Of course, Sale’s performance in his last year was entirely unimpressive. He hit to a .238/.313/.344 line, with his trademark plate discipline evaporating and his power potential never showing up. There was the isolated game where he provided a flash of the player he used to be. In two different games, he came a double short of the cycle. But there was never a hot streak, never a stretch when we seriously contemplated whether his career was salvageable.

Then, when his third and evidently final suspension ended his season, it was entirely meaningless. He was simply a below-average outfielder on an A-ball team, and now the Rays had some more outfield at-bats to distribute among their prospects. It was sad–it was overkill–but the Stone Crabs were probably better off without him.

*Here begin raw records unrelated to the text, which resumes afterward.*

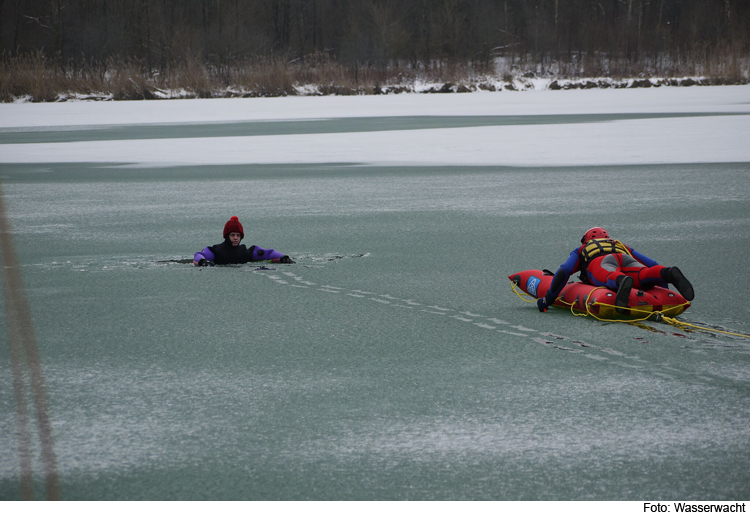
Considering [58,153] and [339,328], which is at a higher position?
[58,153]

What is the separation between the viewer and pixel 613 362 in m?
4.52

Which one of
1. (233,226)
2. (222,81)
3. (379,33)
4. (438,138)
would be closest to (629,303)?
(233,226)

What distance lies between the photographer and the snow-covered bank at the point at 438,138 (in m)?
15.2

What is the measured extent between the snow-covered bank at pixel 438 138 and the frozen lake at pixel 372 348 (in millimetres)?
2245

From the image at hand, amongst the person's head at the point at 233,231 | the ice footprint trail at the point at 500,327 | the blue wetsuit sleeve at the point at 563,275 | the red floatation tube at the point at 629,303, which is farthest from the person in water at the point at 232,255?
the red floatation tube at the point at 629,303

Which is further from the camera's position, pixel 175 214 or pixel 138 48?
pixel 138 48

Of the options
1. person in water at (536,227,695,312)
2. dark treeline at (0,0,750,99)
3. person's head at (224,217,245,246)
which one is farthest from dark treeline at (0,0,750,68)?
person in water at (536,227,695,312)

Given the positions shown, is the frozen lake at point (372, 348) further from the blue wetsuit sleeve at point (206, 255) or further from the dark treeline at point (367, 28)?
the dark treeline at point (367, 28)

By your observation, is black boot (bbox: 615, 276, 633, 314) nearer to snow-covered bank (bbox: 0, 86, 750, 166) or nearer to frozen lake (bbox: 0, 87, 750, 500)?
frozen lake (bbox: 0, 87, 750, 500)

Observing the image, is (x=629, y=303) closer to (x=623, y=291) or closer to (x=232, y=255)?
(x=623, y=291)

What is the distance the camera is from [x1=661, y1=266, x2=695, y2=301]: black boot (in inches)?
193

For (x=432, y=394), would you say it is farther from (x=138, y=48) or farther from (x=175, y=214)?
(x=138, y=48)

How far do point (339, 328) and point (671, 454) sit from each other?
2.28 metres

There was no drama in Josh Sale’s 2014, no comeback story that fell short. It never crossed anybody’s mind that he was a tragic hero, and he certainly wasn’t an entertaining villain. He played mediocre game after mediocre game for a few months and when he was gone, nobody missed him. He never drove anyone to read the minor league boxscores, and his departure never caused anyone to stop.

Last year, for the first time in my life, I heard Josh Sale’s last name pronounced. It’s not Sale like that of Chicago White Sox star Chris Sale, but instead “Solly.” Maybe those of you who live in Tampa Bay have heard it many times before–I’ve always lived in the Northeast. Nevertheless, it struck me how I knew deep down after watching the 2010 Draft that I was not pronouncing it correctly, but it simply never crossed my mind to say it the right way.

Ironically enough, Josh Sale’s last season was the exact same story. It should have meant something despite of his faults that Sale was playing again. We should have been curious, even if it was out of sheer dislike for him. But instead, all we could manage was apathy. Now it’s over, and it won’t change our lives one bit.